§ **WHAT NEEDS TO BE DONE**:
Pull together every row below that contains the word "correct", copying each one in full. Only matches with the same capitalization count.
>> START EXERCISE MATERIALS
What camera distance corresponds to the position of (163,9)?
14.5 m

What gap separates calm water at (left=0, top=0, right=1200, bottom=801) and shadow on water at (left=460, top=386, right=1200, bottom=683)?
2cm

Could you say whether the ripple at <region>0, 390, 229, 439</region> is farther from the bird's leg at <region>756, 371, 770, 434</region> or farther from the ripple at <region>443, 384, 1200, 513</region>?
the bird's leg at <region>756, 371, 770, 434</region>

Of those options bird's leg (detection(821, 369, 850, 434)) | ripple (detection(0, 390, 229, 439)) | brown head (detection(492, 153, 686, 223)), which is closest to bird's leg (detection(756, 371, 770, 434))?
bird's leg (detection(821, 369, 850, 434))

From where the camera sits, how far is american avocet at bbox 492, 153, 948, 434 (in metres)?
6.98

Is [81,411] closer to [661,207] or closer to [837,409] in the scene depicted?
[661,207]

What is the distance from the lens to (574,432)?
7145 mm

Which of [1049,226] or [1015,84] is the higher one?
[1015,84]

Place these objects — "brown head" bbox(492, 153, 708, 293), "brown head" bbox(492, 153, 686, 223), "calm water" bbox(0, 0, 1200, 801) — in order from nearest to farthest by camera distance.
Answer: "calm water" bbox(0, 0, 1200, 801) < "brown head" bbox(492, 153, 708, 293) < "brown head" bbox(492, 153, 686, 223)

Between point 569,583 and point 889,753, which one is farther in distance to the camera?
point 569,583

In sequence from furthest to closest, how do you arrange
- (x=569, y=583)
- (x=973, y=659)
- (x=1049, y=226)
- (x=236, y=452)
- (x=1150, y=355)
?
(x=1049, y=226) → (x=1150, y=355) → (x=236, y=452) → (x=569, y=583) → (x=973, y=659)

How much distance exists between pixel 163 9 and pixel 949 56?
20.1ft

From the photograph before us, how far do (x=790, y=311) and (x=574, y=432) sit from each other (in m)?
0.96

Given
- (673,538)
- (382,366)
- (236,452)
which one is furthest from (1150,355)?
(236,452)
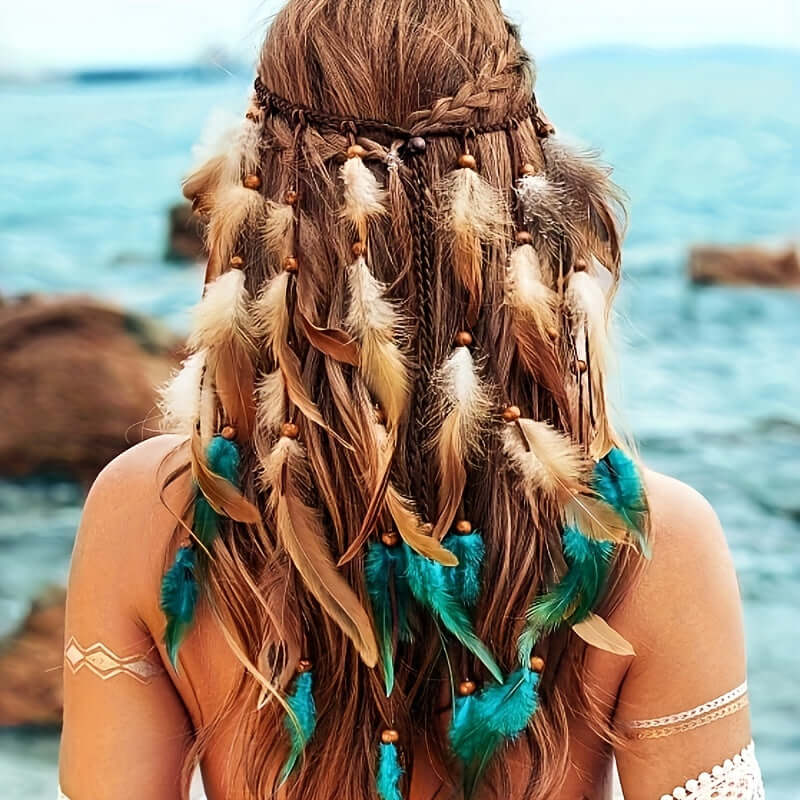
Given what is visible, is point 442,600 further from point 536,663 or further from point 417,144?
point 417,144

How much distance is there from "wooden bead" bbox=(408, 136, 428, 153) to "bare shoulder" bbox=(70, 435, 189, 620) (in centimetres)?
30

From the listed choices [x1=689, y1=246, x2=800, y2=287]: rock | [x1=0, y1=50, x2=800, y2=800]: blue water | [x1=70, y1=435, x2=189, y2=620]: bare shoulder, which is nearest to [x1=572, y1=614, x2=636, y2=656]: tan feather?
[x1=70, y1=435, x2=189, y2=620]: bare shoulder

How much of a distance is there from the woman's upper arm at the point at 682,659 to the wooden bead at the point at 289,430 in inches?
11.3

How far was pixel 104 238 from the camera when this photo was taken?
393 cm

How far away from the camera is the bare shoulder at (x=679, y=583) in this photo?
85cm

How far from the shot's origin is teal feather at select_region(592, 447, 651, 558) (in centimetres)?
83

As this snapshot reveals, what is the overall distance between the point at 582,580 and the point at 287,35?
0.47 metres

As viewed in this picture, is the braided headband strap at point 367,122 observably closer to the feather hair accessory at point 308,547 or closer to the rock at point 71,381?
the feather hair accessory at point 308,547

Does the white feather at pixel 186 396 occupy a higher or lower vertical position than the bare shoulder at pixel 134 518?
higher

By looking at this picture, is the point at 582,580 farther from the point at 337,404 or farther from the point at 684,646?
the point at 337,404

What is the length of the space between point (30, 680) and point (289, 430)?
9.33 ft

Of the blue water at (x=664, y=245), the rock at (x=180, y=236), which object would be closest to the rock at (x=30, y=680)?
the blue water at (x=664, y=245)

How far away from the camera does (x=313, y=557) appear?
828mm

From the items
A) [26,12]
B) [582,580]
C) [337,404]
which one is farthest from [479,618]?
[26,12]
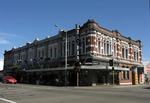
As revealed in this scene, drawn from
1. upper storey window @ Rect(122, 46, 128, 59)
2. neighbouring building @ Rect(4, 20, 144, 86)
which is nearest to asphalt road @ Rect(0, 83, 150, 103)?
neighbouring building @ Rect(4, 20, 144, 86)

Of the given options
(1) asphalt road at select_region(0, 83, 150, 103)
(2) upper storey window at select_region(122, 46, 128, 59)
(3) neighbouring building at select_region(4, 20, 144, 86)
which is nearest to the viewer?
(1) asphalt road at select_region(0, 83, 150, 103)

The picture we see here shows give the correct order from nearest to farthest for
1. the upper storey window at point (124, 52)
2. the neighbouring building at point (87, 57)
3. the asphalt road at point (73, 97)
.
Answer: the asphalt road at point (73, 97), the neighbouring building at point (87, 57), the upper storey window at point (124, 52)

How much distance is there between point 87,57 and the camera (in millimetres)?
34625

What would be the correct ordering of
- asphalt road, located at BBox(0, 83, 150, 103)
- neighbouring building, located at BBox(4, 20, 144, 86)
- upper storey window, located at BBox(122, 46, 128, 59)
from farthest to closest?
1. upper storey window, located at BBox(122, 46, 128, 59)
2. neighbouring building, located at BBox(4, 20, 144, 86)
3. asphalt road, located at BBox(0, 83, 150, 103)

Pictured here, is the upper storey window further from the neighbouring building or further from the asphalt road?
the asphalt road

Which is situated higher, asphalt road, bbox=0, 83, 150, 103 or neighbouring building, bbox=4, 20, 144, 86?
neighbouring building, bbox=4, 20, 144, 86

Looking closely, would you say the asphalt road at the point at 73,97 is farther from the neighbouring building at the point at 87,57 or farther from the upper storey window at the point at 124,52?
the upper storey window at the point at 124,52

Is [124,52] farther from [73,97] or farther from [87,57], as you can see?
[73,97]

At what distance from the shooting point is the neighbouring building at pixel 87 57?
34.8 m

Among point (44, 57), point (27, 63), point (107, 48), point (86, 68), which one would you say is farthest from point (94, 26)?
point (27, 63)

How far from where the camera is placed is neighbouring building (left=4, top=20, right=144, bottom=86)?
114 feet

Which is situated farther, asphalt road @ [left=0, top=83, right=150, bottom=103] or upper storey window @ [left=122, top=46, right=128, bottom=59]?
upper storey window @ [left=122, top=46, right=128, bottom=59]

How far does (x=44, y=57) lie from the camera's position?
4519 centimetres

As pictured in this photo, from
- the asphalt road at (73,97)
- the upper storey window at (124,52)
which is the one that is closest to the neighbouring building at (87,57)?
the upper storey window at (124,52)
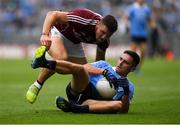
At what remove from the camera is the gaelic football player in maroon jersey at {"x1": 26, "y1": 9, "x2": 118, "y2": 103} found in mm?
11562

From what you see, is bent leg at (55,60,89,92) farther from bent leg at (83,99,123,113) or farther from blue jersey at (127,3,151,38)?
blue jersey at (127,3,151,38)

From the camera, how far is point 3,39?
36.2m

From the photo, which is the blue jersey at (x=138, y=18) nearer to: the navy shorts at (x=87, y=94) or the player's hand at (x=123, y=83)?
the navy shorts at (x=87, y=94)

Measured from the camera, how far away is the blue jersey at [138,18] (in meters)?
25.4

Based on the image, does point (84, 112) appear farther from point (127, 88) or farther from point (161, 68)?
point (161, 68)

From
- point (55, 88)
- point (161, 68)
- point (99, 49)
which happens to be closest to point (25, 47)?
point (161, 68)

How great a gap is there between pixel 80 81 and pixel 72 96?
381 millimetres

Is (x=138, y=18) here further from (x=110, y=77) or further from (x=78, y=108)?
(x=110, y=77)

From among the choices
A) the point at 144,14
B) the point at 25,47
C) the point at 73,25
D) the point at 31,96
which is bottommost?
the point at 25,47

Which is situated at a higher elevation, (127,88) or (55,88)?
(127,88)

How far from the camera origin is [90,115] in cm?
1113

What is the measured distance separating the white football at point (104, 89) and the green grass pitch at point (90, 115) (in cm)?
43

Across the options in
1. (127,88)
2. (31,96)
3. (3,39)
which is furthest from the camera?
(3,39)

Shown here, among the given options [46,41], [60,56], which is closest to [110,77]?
>> END EXERCISE MATERIALS
>> START EXERCISE MATERIALS
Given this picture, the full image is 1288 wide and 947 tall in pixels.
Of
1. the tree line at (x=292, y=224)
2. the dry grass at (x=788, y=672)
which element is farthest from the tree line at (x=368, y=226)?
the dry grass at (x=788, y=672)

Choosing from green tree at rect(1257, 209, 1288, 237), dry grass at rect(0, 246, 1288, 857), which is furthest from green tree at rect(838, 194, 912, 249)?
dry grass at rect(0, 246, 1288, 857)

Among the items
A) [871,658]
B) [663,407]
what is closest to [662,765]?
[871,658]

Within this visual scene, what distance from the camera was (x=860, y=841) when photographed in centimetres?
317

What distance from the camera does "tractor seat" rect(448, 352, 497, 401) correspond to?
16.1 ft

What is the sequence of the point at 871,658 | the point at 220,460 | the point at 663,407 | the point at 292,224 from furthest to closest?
>> END EXERCISE MATERIALS
§ **TASK RESPONSE**:
The picture we see here shows give the correct order from nearest to farthest for
What would be the correct ordering of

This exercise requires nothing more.